The internal resistance of a power supply appears in series with the voltage of the supply.

So, it appears in series with the load as well.

Current = 10000 volts / 4000009.69 = 2.5 mA

 

[trini]

Ok so due to school starting back recently and a huge delay in getting everything ready, i had to put this off for a while. Now that i have some better wire to use, i have new requirements to work with.

I got AWG#34 wire, which did wonders in reducing my required current to just 2.4 A, however the resistance of this wire is 235 ohm. Now this implies(since I'm using DC) that i need a voltage or 564 V.

Any ideas on a DC power supply to drive this thing?

564V 2.4 A(minimum)

 

[mheslep]

... Now this implies(since I'm using DC) that i need a voltage or 564 V.

Any ideas on a DC power supply to drive this thing?

564V 2.4 A(minimum)

This is simply to charge the capacitors right? Any kind of bench ~2kw high voltage supply is going to cost you probably $3/Watt. However, since you SHOULD be using an isolation transformer anyway, better yet just get a variac (1.5kw, $100 tops) and then follow it with a http://www.tpub.com/neets/book7/27c.htm" (~800V breakdown , 4A diodes, minimum) . The resulting pulse train will charge the caps nicely. You'll have to start the variac at very low voltage to not trip the breaker on the grid side of the variac, or put in some other kind of current limiter.
I don't recall seeing as part of your plan a way to safely dump the charge on these capacitors without firing the entire mechanism, say into a resistive load. Hopefully you've thought of that. Those caps should no more be left alone and idle with that kind of energy than you would leave cups of gasoline lying around. Think about a fire starting for instance, an electrical fire energized by the capacitors. Pulling the plug out of the wall or flipping the breaker won't stop that.

*Exercise task A:* Rewrite the records from the line containing "What is farthest from the camera out of" through the end of the records as a numbered list, leaving out blank lines.
The power supply thread above has no connection to the records.

*Some records:*
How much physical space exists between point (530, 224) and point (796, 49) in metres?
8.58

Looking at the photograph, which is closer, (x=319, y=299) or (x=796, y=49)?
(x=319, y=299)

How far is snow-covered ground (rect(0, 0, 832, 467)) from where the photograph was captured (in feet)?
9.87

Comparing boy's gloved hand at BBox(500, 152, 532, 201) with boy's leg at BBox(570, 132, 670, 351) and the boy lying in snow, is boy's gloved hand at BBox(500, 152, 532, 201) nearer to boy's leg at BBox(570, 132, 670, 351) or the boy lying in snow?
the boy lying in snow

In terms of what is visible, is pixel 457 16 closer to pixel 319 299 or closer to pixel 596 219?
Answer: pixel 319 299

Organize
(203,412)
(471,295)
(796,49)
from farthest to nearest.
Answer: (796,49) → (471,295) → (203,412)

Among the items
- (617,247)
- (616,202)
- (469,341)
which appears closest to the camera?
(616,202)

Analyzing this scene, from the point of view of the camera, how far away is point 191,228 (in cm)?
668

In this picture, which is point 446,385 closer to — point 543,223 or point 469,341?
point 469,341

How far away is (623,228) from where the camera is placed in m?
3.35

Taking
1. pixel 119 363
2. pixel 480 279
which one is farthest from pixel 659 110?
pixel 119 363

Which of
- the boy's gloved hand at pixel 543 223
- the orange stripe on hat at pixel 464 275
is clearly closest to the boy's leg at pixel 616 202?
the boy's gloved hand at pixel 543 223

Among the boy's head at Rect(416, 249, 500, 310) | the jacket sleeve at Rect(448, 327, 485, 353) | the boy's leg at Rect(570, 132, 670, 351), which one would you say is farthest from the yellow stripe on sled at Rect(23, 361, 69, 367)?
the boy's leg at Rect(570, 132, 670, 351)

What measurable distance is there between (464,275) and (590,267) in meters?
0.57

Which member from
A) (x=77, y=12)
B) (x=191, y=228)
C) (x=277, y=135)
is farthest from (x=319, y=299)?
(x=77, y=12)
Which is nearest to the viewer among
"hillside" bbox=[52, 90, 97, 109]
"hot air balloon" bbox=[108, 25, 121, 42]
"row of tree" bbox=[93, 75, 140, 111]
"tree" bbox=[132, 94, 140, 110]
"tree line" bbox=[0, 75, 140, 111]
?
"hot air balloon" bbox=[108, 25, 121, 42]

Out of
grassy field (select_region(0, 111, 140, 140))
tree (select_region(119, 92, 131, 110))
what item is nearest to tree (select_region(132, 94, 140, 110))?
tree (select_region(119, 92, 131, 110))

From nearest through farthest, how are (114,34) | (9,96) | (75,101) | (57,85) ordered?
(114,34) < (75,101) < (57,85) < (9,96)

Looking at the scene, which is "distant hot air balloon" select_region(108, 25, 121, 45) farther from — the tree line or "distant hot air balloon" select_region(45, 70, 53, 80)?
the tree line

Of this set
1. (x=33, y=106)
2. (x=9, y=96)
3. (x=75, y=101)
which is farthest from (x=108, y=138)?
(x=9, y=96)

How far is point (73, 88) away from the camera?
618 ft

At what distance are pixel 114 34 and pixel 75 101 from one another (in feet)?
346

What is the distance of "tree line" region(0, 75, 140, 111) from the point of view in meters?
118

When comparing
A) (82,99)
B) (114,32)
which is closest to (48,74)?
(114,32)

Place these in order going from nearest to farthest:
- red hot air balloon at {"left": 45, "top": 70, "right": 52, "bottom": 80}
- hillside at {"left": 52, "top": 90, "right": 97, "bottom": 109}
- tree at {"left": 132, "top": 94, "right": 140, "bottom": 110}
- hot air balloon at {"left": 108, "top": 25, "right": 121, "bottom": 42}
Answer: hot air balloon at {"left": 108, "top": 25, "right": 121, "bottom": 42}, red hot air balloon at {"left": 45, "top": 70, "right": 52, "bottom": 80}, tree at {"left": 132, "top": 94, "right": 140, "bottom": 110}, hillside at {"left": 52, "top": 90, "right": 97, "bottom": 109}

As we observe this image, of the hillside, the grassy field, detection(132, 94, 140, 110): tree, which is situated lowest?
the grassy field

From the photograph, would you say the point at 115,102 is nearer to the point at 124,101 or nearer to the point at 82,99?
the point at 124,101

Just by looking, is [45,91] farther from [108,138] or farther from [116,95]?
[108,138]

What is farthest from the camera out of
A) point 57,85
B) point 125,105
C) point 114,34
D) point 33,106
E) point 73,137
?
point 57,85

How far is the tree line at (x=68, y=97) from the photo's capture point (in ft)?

*Exercise task B:* List every distinct voltage figure given in the power supply thread.

*Exercise solution A:*
1. What is farthest from the camera out of
2. A) point 57,85
3. B) point 125,105
4. C) point 114,34
5. D) point 33,106
6. E) point 73,137
7. ?
8. point 57,85
9. How far is the tree line at (x=68, y=97) from the photo's capture point (in ft)?

*Exercise solution B:*
10000 volts
564 V
~800V